═════ Extracted entries
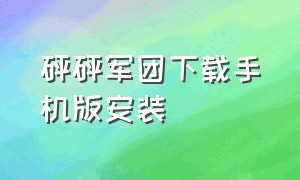 砰砰军团下载手机版安装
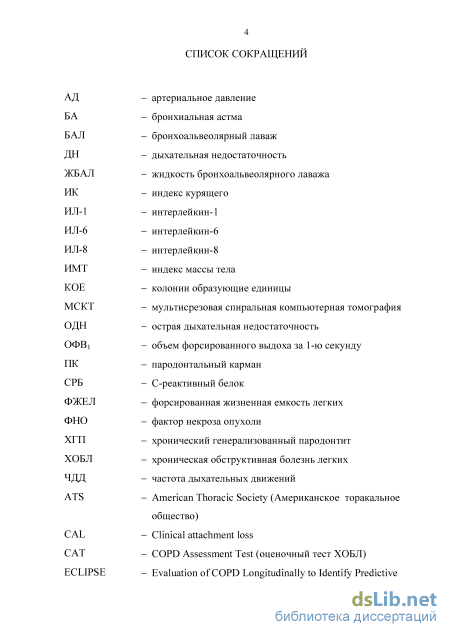 4

СПИСОК СОКРАЩЕНИЙ

АД – артериальное давление
БА – бронхиальная астма
БАЛ – бронхоальвеолярный лаваж
ДН – дыхательная недостаточность
ЖБАЛ – жидкость бронхоальвеолярного лаважа
ИК – индекс курящего
ИЛ-1 – интерлейкин-1
ИЛ-6 – интерлейкин-6
ИЛ-8 – интерлейкин-8
ИМТ – индекс массы тела
КОЕ – колонии образующие единицы
МСКТ – мультисрезовая спиральная компьютерная томография
ОДН – острая дыхательная недостаточность
ОФВ$_1$ – объем форсированного выдоха за 1-ю секунду
ПК – пародонтальный карман
СРБ – С-реактивный белок
ФЖЕЛ – форсированная жизненная емкость легких
ФНО – фактор некроза опухоли
ХГП – хронический генерализованный пародонтит
ХОБЛ – хроническая обструктивная болезнь легких
ЧДД – частота дыхательных движений
ATS – American Thoracic Society (Американское торакальное общество)
CAL – Clinical attachment loss
CAT – COPD Assessment Test (оценочный тест ХОБЛ)
ECLIPSE – Evaluation of COPD Longitudinally to Identify Predictive

dsLib.net
библиотека диссертаций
══════════
Assignment: From the line that contains "CAT – COPD Assessment" down to the final line of the entries, print every line exactly as it is, and only those lines.

Solved problem:
CAT – COPD Assessment Test (оценочный тест ХОБЛ)
ECLIPSE – Evaluation of COPD Longitudinally to Identify Predictive

dsLib.net
библиотека диссертаций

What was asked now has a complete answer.